HP eradication is more difficult in diabetic patients. Sargýn et al. attained 50% HP eradication in DM patients and 85% HP eradication in non-DM patients [7]. Zojaji et al. attained successful eradication in 62% of DM patients, and a significant relationship was found between eradication and HbA1C [23]. In a study by Tseng, it was reported that comorbid conditions such as obesity, dyslipidemia, retinopathy, and neuropathy were significantly associated with HP eradication [10]. Our study has also shown that HP eradication is significantly lower in diabetic patients with retinopathy and neuropathy and with impaired glycemic and metabolic control. The fact that the HP eradication percentage is low in diabetic patients can be explained by the immunosuppressive condition in DM patients.
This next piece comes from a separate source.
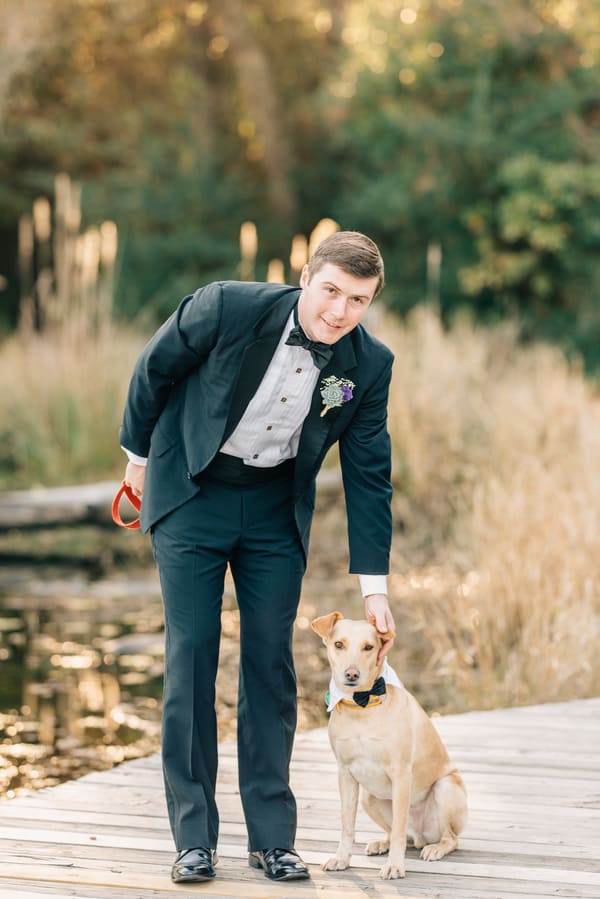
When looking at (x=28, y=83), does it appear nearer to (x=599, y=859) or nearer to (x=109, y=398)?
(x=109, y=398)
Additionally, frequent bacterial and mycotic infections and the development of resistance due to drug use also play an important role [24].

As a result, we have shown in our study that there is a significant relationship between HP infections and metabolic syndrome, insulin resistance, inflammations, and diabetic complications. We have also shown that similar parameters are effective in HP eradication. In the light of the studies, we think that patients with impaired metabolic and glycemic control should be treated in case of HP infection.

Conflict of Interests

The authors declare that there is no conflict of interests regarding the publication of this paper.